Print the data again, exactly.

> **RECORDS SHOWN**
++++++++++++++++++++

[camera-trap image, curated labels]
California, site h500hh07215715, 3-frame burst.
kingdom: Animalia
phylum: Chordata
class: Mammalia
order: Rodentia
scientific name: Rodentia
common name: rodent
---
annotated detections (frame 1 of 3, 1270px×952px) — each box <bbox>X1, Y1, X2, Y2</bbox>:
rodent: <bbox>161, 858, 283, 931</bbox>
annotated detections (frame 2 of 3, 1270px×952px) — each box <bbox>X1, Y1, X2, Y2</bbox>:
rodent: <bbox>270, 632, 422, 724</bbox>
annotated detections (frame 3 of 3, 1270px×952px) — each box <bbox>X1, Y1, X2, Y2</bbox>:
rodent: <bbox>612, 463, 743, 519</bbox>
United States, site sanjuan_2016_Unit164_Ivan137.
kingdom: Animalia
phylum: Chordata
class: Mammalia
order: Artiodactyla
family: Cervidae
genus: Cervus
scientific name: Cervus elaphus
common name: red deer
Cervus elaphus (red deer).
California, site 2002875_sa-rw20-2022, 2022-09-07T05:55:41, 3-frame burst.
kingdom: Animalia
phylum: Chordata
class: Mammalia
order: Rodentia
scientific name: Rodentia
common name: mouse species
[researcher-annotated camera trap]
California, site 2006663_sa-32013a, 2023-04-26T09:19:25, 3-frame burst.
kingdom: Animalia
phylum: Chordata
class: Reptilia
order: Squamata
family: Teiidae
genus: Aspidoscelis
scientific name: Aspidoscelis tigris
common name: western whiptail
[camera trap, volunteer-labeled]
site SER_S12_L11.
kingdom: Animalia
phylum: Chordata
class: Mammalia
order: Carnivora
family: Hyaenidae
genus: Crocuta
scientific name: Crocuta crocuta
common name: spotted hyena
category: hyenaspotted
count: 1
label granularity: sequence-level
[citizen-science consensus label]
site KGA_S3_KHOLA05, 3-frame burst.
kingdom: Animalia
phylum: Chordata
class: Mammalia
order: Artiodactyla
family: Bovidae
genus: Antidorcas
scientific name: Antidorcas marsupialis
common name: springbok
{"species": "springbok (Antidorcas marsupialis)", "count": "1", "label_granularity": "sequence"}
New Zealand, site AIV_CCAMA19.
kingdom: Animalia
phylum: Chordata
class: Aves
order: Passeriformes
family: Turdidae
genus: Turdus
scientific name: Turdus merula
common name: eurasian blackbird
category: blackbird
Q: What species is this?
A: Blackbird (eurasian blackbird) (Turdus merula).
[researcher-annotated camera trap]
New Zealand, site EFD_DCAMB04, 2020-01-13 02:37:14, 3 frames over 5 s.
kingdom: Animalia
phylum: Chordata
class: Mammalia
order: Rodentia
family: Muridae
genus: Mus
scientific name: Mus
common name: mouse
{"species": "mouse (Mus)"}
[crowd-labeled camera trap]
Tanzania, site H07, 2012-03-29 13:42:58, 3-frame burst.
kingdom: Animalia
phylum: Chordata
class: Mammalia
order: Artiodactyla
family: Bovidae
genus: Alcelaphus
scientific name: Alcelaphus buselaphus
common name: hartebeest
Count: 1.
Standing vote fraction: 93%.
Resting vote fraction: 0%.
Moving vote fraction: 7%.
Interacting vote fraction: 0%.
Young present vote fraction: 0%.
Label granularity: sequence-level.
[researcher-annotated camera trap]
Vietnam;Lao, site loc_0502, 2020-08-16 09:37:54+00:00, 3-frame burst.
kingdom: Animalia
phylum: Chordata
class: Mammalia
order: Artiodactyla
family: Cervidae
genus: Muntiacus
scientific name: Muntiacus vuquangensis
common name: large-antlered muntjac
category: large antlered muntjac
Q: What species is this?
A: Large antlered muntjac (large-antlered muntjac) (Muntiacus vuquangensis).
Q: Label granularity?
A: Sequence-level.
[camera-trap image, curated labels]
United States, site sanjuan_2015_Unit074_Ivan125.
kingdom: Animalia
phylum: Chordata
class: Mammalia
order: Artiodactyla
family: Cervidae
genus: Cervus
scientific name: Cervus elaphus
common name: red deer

++++++++++++++++++++

> **TASK RESPONSE**
[camera-trap image, curated labels]
California, site h500hh07215715, 3-frame burst.
kingdom: Animalia
phylum: Chordata
class: Mammalia
order: Rodentia
scientific name: Rodentia
common name: rodent
---
annotated detections (frame 1 of 3, 1270px×952px) — each box <bbox>X1, Y1, X2, Y2</bbox>:
rodent: <bbox>161, 858, 283, 931</bbox>
annotated detections (frame 2 of 3, 1270px×952px) — each box <bbox>X1, Y1, X2, Y2</bbox>:
rodent: <bbox>270, 632, 422, 724</bbox>
annotated detections (frame 3 of 3, 1270px×952px) — each box <bbox>X1, Y1, X2, Y2</bbox>:
rodent: <bbox>612, 463, 743, 519</bbox>
United States, site sanjuan_2016_Unit164_Ivan137.
kingdom: Animalia
phylum: Chordata
class: Mammalia
order: Artiodactyla
family: Cervidae
genus: Cervus
scientific name: Cervus elaphus
common name: red deer
Cervus elaphus (red deer).
California, site 2002875_sa-rw20-2022, 2022-09-07T05:55:41, 3-frame burst.
kingdom: Animalia
phylum: Chordata
class: Mammalia
order: Rodentia
scientific name: Rodentia
common name: mouse species
[researcher-annotated camera trap]
California, site 2006663_sa-32013a, 2023-04-26T09:19:25, 3-frame burst.
kingdom: Animalia
phylum: Chordata
class: Reptilia
order: Squamata
family: Teiidae
genus: Aspidoscelis
scientific name: Aspidoscelis tigris
common name: western whiptail
[camera trap, volunteer-labeled]
site SER_S12_L11.
kingdom: Animalia
phylum: Chordata
class: Mammalia
order: Carnivora
family: Hyaenidae
genus: Crocuta
scientific name: Crocuta crocuta
common name: spotted hyena
category: hyenaspotted
count: 1
label granularity: sequence-level
[citizen-science consensus label]
site KGA_S3_KHOLA05, 3-frame burst.
kingdom: Animalia
phylum: Chordata
class: Mammalia
order: Artiodactyla
family: Bovidae
genus: Antidorcas
scientific name: Antidorcas marsupialis
common name: springbok
{"species": "springbok (Antidorcas marsupialis)", "count": "1", "label_granularity": "sequence"}
New Zealand, site AIV_CCAMA19.
kingdom: Animalia
phylum: Chordata
class: Aves
order: Passeriformes
family: Turdidae
genus: Turdus
scientific name: Turdus merula
common name: eurasian blackbird
category: blackbird
Q: What species is this?
A: Blackbird (eurasian blackbird) (Turdus merula).
[researcher-annotated camera trap]
New Zealand, site EFD_DCAMB04, 2020-01-13 02:37:14, 3 frames over 5 s.
kingdom: Animalia
phylum: Chordata
class: Mammalia
order: Rodentia
family: Muridae
genus: Mus
scientific name: Mus
common name: mouse
{"species": "mouse (Mus)"}
[crowd-labeled camera trap]
Tanzania, site H07, 2012-03-29 13:42:58, 3-frame burst.
kingdom: Animalia
phylum: Chordata
class: Mammalia
order: Artiodactyla
family: Bovidae
genus: Alcelaphus
scientific name: Alcelaphus buselaphus
common name: hartebeest
Count: 1.
Standing vote fraction: 93%.
Resting vote fraction: 0%.
Moving vote fraction: 7%.
Interacting vote fraction: 0%.
Young present vote fraction: 0%.
Label granularity: sequence-level.
[researcher-annotated camera trap]
Vietnam;Lao, site loc_0502, 2020-08-16 09:37:54+00:00, 3-frame burst.
kingdom: Animalia
phylum: Chordata
class: Mammalia
order: Artiodactyla
family: Cervidae
genus: Muntiacus
scientific name: Muntiacus vuquangensis
common name: large-antlered muntjac
category: large antlered muntjac
Q: What species is this?
A: Large antlered muntjac (large-antlered muntjac) (Muntiacus vuquangensis).
Q: Label granularity?
A: Sequence-level.
[camera-trap image, curated labels]
United States, site sanjuan_2015_Unit074_Ivan125.
kingdom: Animalia
phylum: Chordata
class: Mammalia
order: Artiodactyla
family: Cervidae
genus: Cervus
scientific name: Cervus elaphus
common name: red deer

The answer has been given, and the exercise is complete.